O MED aumenta as possibilidades de recuperação, mas não representa garantia de ressarcimento.

Se os criminosos retirarem rapidamente o dinheiro da conta utilizada no golpe, pode não existir saldo suficiente para realizar a devolução naquele momento.

O mecanismo prevê procedimentos de bloqueio e, em determinadas situações, devoluções posteriores caso novos recursos sejam encontrados.

Isso explica por que comunicar o banco imediatamente é tão importante.

Também é importante registrar boletim de ocorrência

Além de procurar a instituição financeira, a orientação do Banco Central é registrar um boletim de ocorrência, apresentando informações e documentos que ajudem a comprovar a fraude.

Guarde tudo o que estiver relacionado ao golpe, incluindo comprovante do Pix, endereço da página falsa, capturas de tela, conversas, número de telefone utilizado pelos criminosos e eventuais e-mails recebidos.

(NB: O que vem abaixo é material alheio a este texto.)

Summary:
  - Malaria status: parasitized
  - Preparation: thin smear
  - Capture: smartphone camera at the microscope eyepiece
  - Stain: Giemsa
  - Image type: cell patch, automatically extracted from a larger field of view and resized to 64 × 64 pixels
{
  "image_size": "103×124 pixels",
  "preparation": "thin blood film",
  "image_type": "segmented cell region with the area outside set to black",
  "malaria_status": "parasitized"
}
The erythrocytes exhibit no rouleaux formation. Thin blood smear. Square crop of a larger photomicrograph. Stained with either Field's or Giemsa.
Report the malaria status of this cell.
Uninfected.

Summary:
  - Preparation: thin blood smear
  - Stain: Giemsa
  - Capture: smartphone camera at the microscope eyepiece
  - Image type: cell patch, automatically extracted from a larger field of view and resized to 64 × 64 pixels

Essas informações podem ajudar tanto na contestação bancária quanto na investigação.

Caso o problema não seja solucionado, o Banco Central informa que o consumidor ainda pode procurar o Procon, o Poder Judiciário ou registrar reclamação contra a instituição financeira no próprio BC.

Dados verdadeiros não significam que a oferta é verdadeira

O golpe do falso Desenrola explora duas vulnerabilidades ao mesmo tempo: a necessidade de quem busca sair das dívidas e a confiança provocada pela exposição de informações pessoais corretas.

Por isso, o principal cuidado é não utilizar o conhecimento de seus dados como prova de autenticidade.

Um criminoso saber seu nome, CPF ou data de nascimento não significa que ele tenha acesso a um sistema do governo ou do banco.

Da mesma maneira, logotipos, fotos de autoridades e páginas visualmente semelhantes às oficiais podem ser copiados.

Diante de uma proposta de renegociação, a confirmação deve ocorrer diretamente com a instituição credora.

E há uma regra simples para o caso específico do Novo Desenrola Brasil: o governo não cobra taxa de adesão e não exige Pix enviado por links para liberar uma renegociação.